Extract below:
Two battle stars later he was a sergeant

Monday, May 27th, 2019

In our army some units were better than others, Dunlap says, and the reason was not always leadership or training:

Morale meant a lot. I do not mean the condition of the men’s minds regarding the home front or the political aspects of victory, but the mental attitude of the unit concerning combat. If an outfit got through its first engagement successfully, defeating the enemy and not suffering many casualties, that outfit was pretty good from then on. When the boys have been shot at and missed, they begin to realize what the score can be if they do not watch their signals in the next period of the game, and the brain cells start working. So help me, I have known dopes who came out of a campaign with higher I.Q.’s than they started with! Above all, combat soldiers get quiet and thoughtful. They get considerate and understanding, sharing whatever they get with each other and helping each other out all they can as a rule. You can never tell who will turn out to be good and who will not. I remember one of the replacements I took on the beach at Leyte — a little Jewish boy, strictly the bookworm type, who went directly into the cavalry. Two battle stars later he was a sergeant, recognized as an able field leader and decorated. Somehow he had been able to adapt himself rapidly and do the right thing at the right time. A more unlikely trooper was never shipped overseas.

Comments

  1. Kirk says:

    This goes to my hypothesis that you just can’t tell, until “der Tag“, what someone is going to do. You also can’t tell what they are going to do on the next occasion, either–Today’s hero may well be tomorrow’s abject coward, cowering in the corner. Likewise, the guy who cowers today may well snap tomorrow, and go out killing to be killed against impossible odds.

    It’s all down to the human factor, whose very definition is “variable”.

  2. Graham says:

    That made me think of Audie Murphy and, perhaps even more, Alvin York.

    America seems always to have a reserve of such ordinary men who come into their own when needed.

    Although, looking at the wikipedia pages on both Murphy and York, I see neither was exactly mild-mannered in youth.

  3. Kirk says:

    Murphy came to my mind, as well. York? No; he was a reformed hell-raiser that I would have evaluated as being a likely candidate to do what he did. The man’s youth and subsequent reform are what made him reluctant.
End of Extract.
■ Apply what you read
• a. Answer these from the post on combat morale:
(i) What did an outfit need to do in its first engagement to be pretty good from then on?
(ii) Where did Dunlap take on the replacement who later became a sergeant?
(iii) Which two men did Graham think of?
• b. Sum up the post on combat morale in two sentences.
• c. Reproduce the stretch of the post on combat morale from "Although, looking at" through "made him reluctant.".
The records have nothing to do with the post on combat morale.
Data to examine below:
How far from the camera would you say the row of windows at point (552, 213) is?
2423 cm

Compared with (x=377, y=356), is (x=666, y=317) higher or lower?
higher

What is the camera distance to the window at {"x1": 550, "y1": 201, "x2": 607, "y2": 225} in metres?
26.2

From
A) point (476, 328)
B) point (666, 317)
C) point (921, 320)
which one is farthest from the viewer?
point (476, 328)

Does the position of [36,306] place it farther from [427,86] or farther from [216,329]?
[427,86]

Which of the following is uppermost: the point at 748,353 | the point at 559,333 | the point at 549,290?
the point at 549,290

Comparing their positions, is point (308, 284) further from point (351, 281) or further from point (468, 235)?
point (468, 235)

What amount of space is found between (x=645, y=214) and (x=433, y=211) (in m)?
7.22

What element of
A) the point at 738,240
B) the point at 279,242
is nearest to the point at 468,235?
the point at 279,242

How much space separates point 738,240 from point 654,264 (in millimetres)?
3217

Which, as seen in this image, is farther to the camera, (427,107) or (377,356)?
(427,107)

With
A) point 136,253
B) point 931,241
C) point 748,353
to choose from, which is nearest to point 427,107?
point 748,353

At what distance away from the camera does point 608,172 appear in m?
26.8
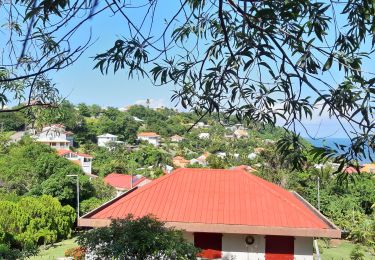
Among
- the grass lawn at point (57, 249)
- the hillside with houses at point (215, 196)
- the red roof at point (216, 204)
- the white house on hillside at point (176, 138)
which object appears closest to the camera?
the hillside with houses at point (215, 196)

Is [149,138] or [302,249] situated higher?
[149,138]

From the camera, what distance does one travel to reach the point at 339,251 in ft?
45.6

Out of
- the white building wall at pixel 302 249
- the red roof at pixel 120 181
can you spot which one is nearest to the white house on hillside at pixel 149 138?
the red roof at pixel 120 181

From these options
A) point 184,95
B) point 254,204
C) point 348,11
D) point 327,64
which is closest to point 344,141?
point 327,64

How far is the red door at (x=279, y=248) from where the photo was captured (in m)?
7.77

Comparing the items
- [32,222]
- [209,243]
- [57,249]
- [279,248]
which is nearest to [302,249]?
[279,248]

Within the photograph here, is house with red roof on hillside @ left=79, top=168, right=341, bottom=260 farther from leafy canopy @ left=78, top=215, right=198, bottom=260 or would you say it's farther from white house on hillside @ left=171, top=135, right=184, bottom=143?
white house on hillside @ left=171, top=135, right=184, bottom=143

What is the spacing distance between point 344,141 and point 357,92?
21 centimetres

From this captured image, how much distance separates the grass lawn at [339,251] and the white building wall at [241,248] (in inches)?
185

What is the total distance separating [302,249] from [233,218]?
1431 millimetres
End of Data to examine.
■ Answers to each task
• a.
(i) Get through it successfully, defeating the enemy and not suffering many casualties.
(ii) On the beach at Leyte.
(iii) Audie Murphy and Alvin York.

• b. Dunlap says a unit's attitude toward combat mattered a lot: an outfit that got through its first engagement well stayed good from then on, and combat soldiers became quiet, thoughtful and helpful to each other. He recalls a bookworm replacement from the beach at Leyte who was a decorated sergeant two battle stars later, and commenters add that you can't tell ahead of time how someone will act, bringing up Audie Murphy and Alvin York.

• c.
Although, looking at the wikipedia pages on both Murphy and York, I see neither was exactly mild-mannered in youth.

  3. Kirk says:

    Murphy came to my mind, as well. York? No; he was a reformed hell-raiser that I would have evaluated as being a likely candidate to do what he did. The man’s youth and subsequent reform are what made him reluctant.